Patient satisfaction/Consumer Assessment of Healthcare Providers and Systems Survey. Access is an important aspect of patient satisfaction because patients want to make physician appointments at convenient times. Payment under a PCMH can be based in part on the amount of time it takes for a patient to be seen by a physician after the patient’s initial contact to set up an appointment. According to CMS guidelines, the goal should be three business days from time of contact for patients to be seen by a primary care physician and seven to 10 business days for a specialist visit.
Inpatient and emergency department (ED) admissions per 1,000 panel members. A high number of admissions may indicate that a physician is inefficiently managing patients within the PCMH, causing patients to rely on the ED when symptoms appear, for example, rather than seeking preventive or maintenance care, which can reduce costs.
Avoidable admissions. Commonly referred to as ambulatory-sensitive conditions or soft admissions, avoidable admissions are inpatient admissions that could have been avoided if the condition had been managed on an outpatient basis or within the patient’s skilled nursing facility. Such admissions increase costs and jeopardize incentives.
Out-of-group referrals. Patients who see out-of-network specialists can increase costs in a capitated payment model because the provider has only a fixed amount of money to manage the cost of care for each patient.
Average length of stay (LOS) and readmission rates. Successful comprehensive care management programs should drive down LOS and readmission rates. Often, payment incentives are based on reducing LOS and readmission rates.
Claims expenditures. In a capitated payment model, a claim results when costs exceed those covered under the health plan.

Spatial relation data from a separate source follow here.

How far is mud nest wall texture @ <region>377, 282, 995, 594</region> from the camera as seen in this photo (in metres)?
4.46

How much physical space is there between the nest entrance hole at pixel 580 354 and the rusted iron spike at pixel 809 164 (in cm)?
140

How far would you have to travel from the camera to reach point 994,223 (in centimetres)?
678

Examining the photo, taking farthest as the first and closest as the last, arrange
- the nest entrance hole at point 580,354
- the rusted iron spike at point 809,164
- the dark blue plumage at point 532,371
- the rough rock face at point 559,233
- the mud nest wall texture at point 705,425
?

Excess claims expenditures signal that patient care is not being managed effectively and patients are seeking excessive care or care from specialists outside the network.
Additional metrics that both hospitals and physician groups commonly track include coding compliance rates, collections percentages, days in accounts receivable, and per-member-per-month referral cost per specialty. Hospitals also commonly track cost per admission, cost per bed days, cost per readmission per each line of business (Medicare, Medicaid, commercial), cost per case, cost per DRG, and bed occupancy rate.
A more sophisticated comprehensive care management program will track both activity- and resource-based costs. A cost per care management activity places a cost on every activity, such as managing a referral or making a follow-up phone call to a patient for medication compliance. A cost per care management resource tracks costs on resources, such as mobile devices used to monitor patient compliance.
As a health system’s comprehensive care management program evolves, more detailed annual or semiannual reviews should be conducted to determine overall performance relative to the changes that have taken place in the care environment. Reviews should focus on the top three to five areas where gaps in care are hampering quality outcomes and the necessary resources to make improvements in these areas.
Setting the Stage
Fundamentally, a successful comprehensive care management program rests on a strong foundation of resources and relies on the ability to both implement and manage the program effectively. Appropriate infrastructure means that technology is robust enough to communicate with other information systems and can track, monitor, and report on patient progress and outcomes; staffing is at the right amount and level; and staff roles and responsibilities are clearly defined and their workflows streamlined. As with any multifaceted performance initiative, managing progress of such a program requires monitoring core metrics that will gauge progress at the hospital and medical group level.
Ensuring that this foundation of resources is present from the start of a comprehensive care management initiative will drive the financial benefits of comprehensive care management and help hospitals and health systems achieve the main tenets of the new value-based directive in health care: better care at a lower cost.